Me? I really don't hunt either.
Rubs and scrapes are both good signs, but they are not necessarily indicators of future activity. I've camped out over a scrape and eaten tag soup. I've put up a stand near a rub line and not seen a single buck.
What does get me worked up? A bunch of things.
Let's say I was given a property to hunt cold. The first thing I would do is go looking for any sign at all. Tracks, scat, beds-- anything that would tell me I had deer around.
Next? I would try to establish the bed/travel/food pattern. If I stumble on a bedding area, the next thing I look for is where they're feeding. If I find where they're feeding, I want to find where they're bedding.

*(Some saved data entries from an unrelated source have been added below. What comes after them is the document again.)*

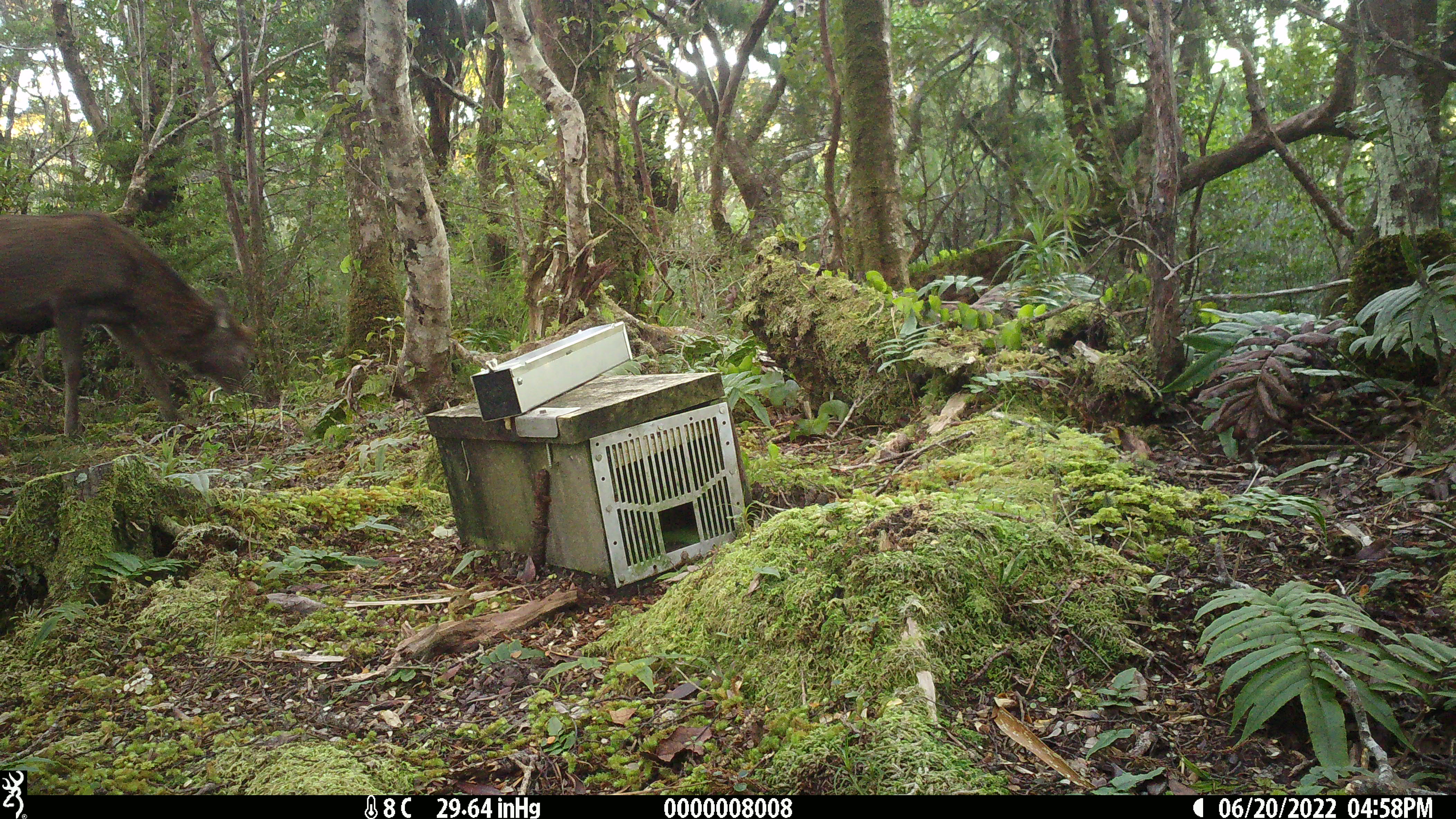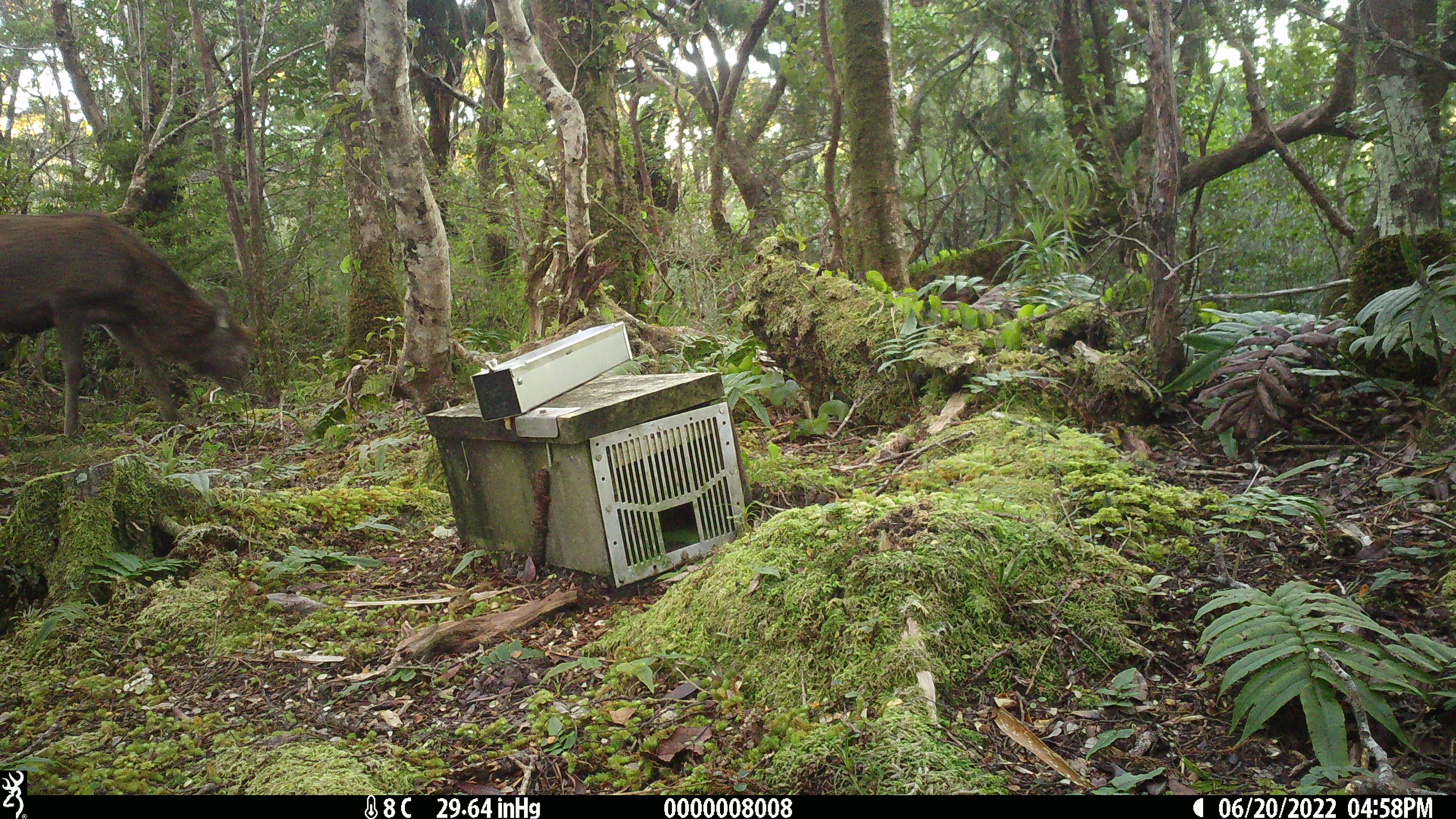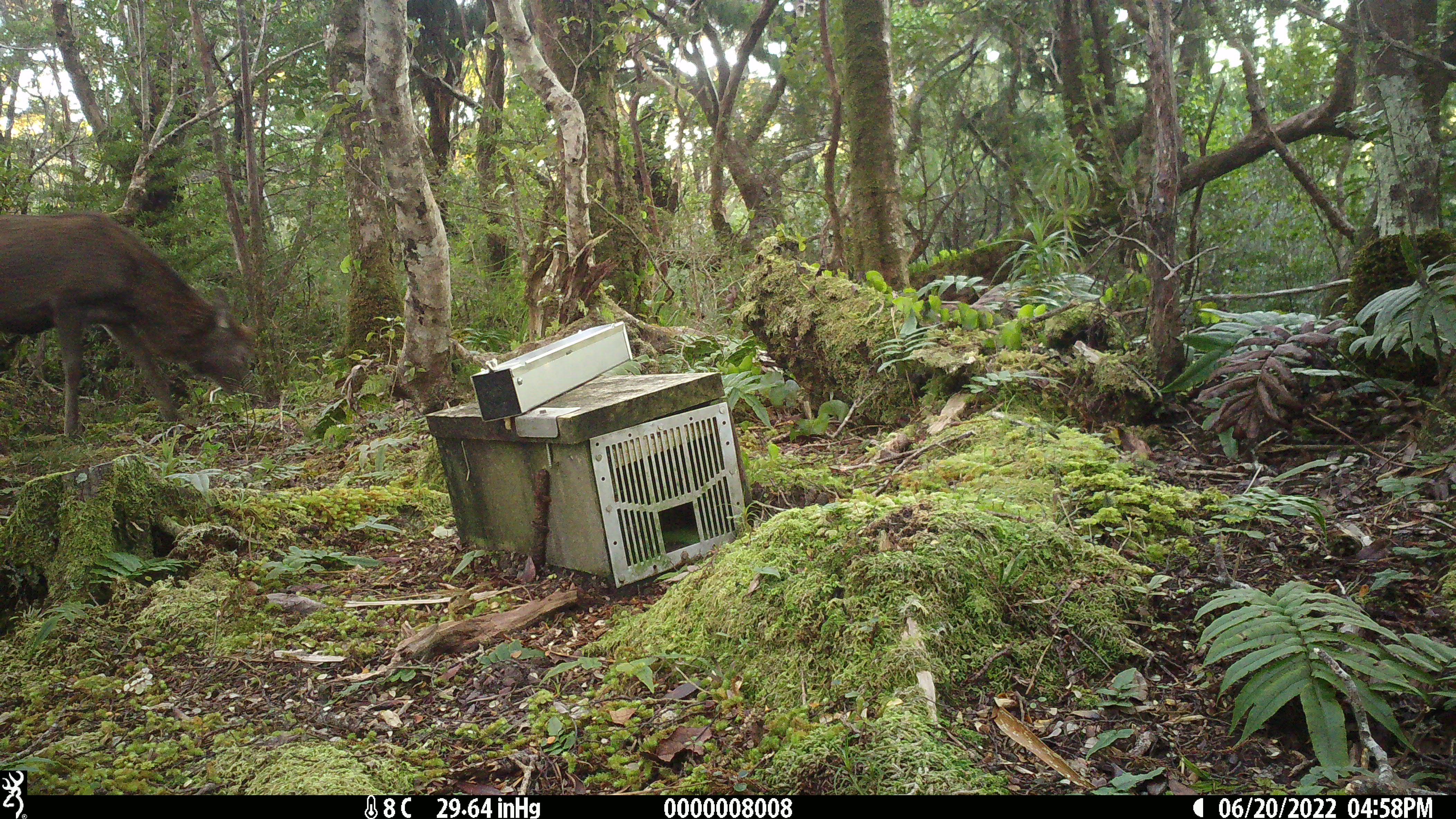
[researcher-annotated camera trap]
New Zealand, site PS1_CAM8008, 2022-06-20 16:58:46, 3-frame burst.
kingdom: Animalia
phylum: Chordata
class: Mammalia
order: Artiodactyla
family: Cervidae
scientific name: Cervidae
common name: deer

Once that's established, I start looking for the best place to intercept the deer. It will usually be somewhere between the bed and the food and it will be a place of my choosing, not the deer's. I will pick the spot that's most advantageous for me and my style of hunting. If the food is the middle of a field with clover in it, I may chose to erect a stand where the deer will gather before going out to feed. If they're feasting on acorns, I may set up close to the best trees. If there is a choke point between the food and the bed, I may choose to exploit that.
How do scrapes and rubs fit in? Usually bucks make that sort of sign along the travel corridors, at the edges of food sources and close to beds. They are one of the clues I use to figure out where the bulk of the deer are going to be.
If rubs and scrapes aren't my big turn-on, what is? Structure. You can hunt deer the way you fish bass. Bass have predictable habits of hanging out in deep water, traveling along structure to feed, and then traveling back. They take the easiest, safest route. They like the edges of things. Deer are the same way. If I see a ridgeline on a topo, I look for a saddle. If I see a crop field, I'm looking for a peninsula of trees or a gully-- something that will allow the deer to get in and out easily. If I see an oak grove, I'm looking for a protected hillside or a cedar thicket where they can bed. When I get down and start pounding the ground, I invariably find additional sign-- track, scat, old rubs, old scrapes etc.